Seems odd to question caching technology given that cpus (and even the
cache has a cache these days), gpus, harddrives, web servers, browsers,
etc, etc, etc. all use them...

http://danconia.org
Shaun Fryer

2005-01-21, 8:55 pm

> >Yeah, though then I have to worry about cleaning up the temp directory,
> Just a thought here: why do you have a hard drive if you're not going to
> use it? And "energy use"? You're not serious, are you? If the hard drive is
> spinning, the extra energy used to move the heads is very, very little.

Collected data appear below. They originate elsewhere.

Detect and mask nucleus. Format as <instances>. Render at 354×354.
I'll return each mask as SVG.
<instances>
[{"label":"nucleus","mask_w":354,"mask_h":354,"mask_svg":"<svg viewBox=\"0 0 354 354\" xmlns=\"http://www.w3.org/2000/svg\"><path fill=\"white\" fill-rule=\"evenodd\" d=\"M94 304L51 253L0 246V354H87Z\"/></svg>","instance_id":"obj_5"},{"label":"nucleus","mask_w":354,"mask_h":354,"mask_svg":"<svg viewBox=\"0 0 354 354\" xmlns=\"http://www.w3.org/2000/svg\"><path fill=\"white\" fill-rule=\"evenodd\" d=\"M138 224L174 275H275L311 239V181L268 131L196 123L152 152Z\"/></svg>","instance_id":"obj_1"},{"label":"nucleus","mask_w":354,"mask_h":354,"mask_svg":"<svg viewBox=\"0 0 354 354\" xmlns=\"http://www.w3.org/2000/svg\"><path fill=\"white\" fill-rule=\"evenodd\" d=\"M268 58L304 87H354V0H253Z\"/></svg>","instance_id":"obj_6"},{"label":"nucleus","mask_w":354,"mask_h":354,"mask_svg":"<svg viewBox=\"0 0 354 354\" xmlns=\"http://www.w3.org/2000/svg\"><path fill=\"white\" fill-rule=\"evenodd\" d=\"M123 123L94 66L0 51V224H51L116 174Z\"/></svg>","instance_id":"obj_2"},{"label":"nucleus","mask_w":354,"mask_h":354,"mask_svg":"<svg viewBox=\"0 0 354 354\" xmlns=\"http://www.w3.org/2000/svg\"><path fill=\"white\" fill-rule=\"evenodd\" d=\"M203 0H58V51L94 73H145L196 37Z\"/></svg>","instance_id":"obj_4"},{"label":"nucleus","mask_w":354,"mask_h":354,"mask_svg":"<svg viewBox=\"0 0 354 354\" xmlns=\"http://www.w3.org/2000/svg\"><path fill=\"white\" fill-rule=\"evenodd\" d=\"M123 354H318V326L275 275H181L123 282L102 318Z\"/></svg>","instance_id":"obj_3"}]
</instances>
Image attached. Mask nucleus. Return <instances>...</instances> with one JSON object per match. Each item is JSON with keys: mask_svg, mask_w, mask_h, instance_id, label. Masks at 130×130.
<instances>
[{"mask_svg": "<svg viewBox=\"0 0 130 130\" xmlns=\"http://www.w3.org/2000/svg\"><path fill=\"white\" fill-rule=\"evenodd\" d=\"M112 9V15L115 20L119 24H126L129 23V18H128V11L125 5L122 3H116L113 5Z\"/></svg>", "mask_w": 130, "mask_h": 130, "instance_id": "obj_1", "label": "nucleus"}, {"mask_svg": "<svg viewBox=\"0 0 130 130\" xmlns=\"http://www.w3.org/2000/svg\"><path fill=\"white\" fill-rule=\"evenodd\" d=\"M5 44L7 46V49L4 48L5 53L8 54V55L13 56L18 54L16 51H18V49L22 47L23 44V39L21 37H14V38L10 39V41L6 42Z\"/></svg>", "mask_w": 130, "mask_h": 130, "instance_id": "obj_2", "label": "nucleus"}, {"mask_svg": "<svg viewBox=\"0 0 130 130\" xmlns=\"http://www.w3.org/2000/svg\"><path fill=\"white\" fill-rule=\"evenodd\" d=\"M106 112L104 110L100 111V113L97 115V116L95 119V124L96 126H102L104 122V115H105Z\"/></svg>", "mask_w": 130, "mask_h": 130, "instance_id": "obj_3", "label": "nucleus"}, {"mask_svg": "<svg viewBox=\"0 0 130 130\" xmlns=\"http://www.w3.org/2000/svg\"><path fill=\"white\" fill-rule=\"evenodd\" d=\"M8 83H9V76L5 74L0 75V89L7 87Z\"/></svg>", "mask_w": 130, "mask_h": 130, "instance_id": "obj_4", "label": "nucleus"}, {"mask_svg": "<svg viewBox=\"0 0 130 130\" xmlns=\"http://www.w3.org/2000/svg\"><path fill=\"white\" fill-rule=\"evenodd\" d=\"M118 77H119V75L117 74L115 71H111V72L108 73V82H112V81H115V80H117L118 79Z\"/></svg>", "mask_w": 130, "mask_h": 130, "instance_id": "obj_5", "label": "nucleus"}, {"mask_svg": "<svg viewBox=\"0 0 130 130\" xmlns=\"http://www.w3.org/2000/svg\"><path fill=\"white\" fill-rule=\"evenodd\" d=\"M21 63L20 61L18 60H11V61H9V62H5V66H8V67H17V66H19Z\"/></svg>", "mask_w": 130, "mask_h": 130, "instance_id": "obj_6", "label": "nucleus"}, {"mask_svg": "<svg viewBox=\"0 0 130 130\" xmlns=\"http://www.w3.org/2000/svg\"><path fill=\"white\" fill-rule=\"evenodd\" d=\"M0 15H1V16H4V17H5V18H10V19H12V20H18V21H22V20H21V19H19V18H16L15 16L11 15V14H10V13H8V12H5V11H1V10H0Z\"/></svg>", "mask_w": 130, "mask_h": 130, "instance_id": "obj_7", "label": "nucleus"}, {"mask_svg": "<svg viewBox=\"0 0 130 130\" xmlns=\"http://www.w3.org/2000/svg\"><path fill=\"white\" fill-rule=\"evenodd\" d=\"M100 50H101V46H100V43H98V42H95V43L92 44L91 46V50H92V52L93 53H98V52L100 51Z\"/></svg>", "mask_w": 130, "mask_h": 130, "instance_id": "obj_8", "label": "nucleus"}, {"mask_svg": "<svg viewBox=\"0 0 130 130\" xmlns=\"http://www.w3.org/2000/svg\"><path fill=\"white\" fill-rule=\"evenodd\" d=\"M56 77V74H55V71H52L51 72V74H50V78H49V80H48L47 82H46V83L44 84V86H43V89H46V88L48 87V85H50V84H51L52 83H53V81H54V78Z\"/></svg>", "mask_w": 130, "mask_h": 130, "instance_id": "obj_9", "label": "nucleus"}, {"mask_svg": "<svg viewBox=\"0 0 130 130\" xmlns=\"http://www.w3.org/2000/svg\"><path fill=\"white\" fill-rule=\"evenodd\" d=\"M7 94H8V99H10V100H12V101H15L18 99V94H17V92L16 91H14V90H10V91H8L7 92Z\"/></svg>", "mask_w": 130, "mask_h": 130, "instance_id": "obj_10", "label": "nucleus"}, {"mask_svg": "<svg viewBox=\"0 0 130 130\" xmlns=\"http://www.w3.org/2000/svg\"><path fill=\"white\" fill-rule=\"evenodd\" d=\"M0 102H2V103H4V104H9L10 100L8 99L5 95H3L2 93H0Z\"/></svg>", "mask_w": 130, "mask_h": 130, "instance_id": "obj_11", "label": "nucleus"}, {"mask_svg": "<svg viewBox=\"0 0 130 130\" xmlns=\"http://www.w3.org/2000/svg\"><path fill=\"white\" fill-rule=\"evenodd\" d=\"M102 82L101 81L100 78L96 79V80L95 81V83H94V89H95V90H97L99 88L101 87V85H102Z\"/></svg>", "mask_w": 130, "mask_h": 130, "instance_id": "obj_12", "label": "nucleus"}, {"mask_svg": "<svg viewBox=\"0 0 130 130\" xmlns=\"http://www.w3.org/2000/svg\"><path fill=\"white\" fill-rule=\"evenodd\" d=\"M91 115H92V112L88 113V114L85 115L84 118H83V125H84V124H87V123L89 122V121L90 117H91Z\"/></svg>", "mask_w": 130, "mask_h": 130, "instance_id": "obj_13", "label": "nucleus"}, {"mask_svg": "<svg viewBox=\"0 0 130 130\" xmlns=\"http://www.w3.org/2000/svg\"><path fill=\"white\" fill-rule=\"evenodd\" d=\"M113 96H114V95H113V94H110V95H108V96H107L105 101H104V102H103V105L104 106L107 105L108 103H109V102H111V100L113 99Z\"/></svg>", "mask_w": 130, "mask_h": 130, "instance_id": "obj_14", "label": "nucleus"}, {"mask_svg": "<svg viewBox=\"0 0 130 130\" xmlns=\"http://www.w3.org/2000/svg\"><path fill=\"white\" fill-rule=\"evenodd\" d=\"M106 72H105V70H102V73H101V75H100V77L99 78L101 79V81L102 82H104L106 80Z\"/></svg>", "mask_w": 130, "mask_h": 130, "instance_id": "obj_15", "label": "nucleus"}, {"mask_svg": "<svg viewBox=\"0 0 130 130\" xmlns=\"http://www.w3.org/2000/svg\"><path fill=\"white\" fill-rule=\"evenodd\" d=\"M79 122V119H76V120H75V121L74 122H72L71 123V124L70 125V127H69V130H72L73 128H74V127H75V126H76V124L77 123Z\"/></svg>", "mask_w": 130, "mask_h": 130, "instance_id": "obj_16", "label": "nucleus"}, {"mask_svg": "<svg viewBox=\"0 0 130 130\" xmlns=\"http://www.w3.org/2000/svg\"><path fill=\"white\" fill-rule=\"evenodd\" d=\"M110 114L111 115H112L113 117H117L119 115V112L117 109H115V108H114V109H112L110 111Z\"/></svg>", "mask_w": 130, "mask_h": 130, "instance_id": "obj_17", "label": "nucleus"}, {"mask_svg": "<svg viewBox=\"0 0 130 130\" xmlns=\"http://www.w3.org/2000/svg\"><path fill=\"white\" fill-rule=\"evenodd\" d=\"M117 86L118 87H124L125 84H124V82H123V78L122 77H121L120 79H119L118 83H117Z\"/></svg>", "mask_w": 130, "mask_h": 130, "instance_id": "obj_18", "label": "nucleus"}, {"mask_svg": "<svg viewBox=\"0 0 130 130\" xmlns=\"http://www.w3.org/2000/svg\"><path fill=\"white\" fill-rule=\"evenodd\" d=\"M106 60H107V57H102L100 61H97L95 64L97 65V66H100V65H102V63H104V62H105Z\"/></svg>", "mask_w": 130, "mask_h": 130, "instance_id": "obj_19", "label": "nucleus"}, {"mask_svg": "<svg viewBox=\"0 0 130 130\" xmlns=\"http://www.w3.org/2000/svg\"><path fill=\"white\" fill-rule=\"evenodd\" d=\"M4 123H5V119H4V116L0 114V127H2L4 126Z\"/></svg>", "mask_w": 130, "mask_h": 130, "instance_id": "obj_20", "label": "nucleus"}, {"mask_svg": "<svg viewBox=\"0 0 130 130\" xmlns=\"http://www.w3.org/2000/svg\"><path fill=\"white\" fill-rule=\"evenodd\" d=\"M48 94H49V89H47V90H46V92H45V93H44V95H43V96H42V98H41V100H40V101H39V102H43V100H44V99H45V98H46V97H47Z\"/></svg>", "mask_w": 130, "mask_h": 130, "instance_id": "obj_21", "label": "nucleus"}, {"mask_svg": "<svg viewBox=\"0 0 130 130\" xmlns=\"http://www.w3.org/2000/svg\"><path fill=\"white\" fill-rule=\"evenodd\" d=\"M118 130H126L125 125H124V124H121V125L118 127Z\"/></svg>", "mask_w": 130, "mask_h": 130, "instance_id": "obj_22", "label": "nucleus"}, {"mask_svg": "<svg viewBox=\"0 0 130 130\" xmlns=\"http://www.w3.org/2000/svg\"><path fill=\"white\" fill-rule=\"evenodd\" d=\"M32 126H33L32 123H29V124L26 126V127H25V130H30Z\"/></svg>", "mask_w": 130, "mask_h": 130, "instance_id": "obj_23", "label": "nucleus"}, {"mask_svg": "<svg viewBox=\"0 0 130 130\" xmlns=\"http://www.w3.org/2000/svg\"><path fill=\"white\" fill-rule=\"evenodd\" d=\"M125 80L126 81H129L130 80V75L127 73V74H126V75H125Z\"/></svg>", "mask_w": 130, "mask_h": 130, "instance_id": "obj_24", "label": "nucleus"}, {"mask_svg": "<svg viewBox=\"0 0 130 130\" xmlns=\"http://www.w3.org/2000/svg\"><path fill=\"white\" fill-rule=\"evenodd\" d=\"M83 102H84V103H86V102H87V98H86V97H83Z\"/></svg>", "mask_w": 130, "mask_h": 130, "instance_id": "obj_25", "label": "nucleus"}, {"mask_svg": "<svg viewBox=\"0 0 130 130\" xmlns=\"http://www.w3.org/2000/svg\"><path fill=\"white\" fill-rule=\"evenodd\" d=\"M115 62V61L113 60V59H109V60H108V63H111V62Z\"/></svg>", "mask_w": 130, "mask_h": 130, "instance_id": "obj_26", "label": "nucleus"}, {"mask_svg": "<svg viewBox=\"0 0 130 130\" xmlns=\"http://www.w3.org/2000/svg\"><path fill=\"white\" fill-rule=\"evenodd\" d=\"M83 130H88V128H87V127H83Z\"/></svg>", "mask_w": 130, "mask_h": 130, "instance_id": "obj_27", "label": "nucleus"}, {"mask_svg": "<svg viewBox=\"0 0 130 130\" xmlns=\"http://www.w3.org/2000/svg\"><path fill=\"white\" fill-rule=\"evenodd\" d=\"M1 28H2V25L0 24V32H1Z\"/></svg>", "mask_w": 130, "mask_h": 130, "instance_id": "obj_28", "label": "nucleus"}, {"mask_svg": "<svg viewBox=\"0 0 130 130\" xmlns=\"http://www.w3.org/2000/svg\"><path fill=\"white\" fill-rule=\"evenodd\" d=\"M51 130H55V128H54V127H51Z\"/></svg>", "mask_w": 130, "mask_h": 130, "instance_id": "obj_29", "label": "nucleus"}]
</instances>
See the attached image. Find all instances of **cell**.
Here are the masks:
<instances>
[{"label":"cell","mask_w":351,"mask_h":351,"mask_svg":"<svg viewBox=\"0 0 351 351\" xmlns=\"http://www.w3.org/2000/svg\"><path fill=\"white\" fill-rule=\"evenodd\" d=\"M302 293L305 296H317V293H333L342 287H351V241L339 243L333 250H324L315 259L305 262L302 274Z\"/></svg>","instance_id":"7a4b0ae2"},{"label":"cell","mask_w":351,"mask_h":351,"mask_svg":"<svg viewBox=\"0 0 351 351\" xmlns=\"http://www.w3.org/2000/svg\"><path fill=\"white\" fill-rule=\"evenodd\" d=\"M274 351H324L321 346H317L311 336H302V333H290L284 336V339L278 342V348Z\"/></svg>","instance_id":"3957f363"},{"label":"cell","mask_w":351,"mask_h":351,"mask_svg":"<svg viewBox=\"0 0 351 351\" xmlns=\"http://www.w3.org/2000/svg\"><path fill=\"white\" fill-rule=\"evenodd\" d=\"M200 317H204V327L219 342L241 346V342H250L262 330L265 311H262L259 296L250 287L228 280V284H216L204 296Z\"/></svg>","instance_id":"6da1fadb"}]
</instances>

Johnny come lately here...
Please excuse me if I've missed something, but...
Philosophical issues aside, why can't you just have the image src be a link to
your cgi with query_string:some_param=1, causing it to print the image with
Content-Type: image/type. I have a gallery script running on my site, and this
is how it does image resizing dynamically. It's probably inefficient, but it
does save me some unneeded cruft on the hdd (which was the rationalle at the
time).

FYI: If you do that, you may need to append a .gif or whathaveyou to the uri
to make IE happy. Apparently IE likes to ignore Content-Type in favour of the
dot-whatever at the end of the uri. Then you're using Moz/Safarri, so it
shouldn't matter.

PS. In all reality though, the other commenters do have a valid point.

--
=====================
Shaun Fryer
=====================
http://sourcery.ca/
ph: 416-544-9461
=====================

Chad Gard

2005-01-24, 8:55 pm

Thanks for tips/pointers, all.

I was unable to make the graphs consistently small enough to use the
data url scheme that David pointed me toward. For now, I opted for
passing enough off to another script to make another database request.
It's causes several redundant SQL queries, and further clogs the pipe
between the web server and the database server, but it's not horrible.
At least it'll work for now.

This does actually give a beneficial side effect compared to what would
happen if I were embedding the data in object tags. The page can draw
before the graphs are created, so the user can start reading the
numerical data, and the graphs draw in as they are created. I use an
alt tag that says "creating graph" to let the user know why there's a
big rectangle there with an image tag, while the image's title
attribute is set to something more descriptive (which allows the tool
tip to be accurate, rather than always say "creating graph". Not great
for anyone visually impaired, but, well, it's an intranet and none of
the current users are.)


--
Chad A Gard
chad@millerbrooks.com

Miller Brooks, Inc.
11712 N. Michigan Rd
Zionsville, IN 46077 USA
317.873.8100 (phone)
317.873.8110 (fax)

Paul Archer

2005-01-24, 8:55 pm

1:49pm, Chad Gard wrote:

> Thanks for tips/pointers, all.
>
> I was unable to make the graphs consistently small enough to use the data url
> scheme that David pointed me toward. For now, I opted for passing enough off
> to another script to make another database request. It's causes several
> redundant SQL queries, and further clogs the pipe between the web server and
> the database server, but it's not horrible. At least it'll work for now.
>

If your main script has the data, why not pass that data off to the script
that is drawing the graphs, rather than have it hit the database again?